Happily, Ephron took up essay writing again in the last years of her life, publishing two collections, the excellent I Feel Bad About My Neck (2006) and its seemingly hastily written follow-up I Remember Nothing (2010). The essays showed she had lost nothing of her old skill. Although the subjects were more personal than those of the Esquire era, the observations were no less keen:

Most everyone wears black–except for anchorwomen, United States senators, and residents of Texas, and I feel really bad for them. I mean, black makes your life so much simpler. Everything matches black, especially black.

Another good thing about divorce is that it makes clear something that marriage obscures, which is that you’re on your own.

Every so often I read a book about age, and whoever’s writing it says it’s great to be old. It’s great to be wise and sage and mellow; it’s great to be at the point where you understand just what matters in life….What can they be thinking? Don’t they have necks?

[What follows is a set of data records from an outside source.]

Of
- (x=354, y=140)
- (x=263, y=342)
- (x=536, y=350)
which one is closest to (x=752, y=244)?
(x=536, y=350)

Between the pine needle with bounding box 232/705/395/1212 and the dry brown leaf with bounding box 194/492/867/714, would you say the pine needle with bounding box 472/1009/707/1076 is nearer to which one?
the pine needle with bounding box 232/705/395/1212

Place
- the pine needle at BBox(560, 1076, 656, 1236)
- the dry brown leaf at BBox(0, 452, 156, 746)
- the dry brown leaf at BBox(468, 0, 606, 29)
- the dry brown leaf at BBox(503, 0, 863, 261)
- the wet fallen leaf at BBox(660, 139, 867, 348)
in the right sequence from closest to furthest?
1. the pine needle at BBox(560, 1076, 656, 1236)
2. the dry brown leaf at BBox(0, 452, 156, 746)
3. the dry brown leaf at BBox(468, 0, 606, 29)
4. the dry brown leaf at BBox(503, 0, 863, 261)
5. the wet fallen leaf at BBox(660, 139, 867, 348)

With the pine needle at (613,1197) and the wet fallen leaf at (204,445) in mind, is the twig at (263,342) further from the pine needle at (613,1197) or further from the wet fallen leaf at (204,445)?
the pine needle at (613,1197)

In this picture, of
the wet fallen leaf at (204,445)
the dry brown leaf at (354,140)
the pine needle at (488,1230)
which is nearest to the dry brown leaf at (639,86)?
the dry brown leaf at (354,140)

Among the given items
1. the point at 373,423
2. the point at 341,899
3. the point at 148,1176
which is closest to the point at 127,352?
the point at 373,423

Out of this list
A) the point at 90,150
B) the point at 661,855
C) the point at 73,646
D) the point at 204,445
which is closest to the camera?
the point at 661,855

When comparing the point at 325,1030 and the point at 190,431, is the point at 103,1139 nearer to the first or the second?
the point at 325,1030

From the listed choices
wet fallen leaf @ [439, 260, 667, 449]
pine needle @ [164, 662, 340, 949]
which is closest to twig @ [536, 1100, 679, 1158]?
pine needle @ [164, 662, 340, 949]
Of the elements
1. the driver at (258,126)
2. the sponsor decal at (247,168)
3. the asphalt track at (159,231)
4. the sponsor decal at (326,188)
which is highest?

It’s clear in re-reading these essays that Ephron, in her increasing preoccupation with old age, sickness and death, was saying goodbye. As for why she kept her cancer a secret, it probably had more to do with a desire to keep working in film than a need for privacy. At the time of her death, she was working on a TV series and several other projects; news of a serious illness would have stopped them from going forward. By then an old Hollywood pro, Ephron knew the score.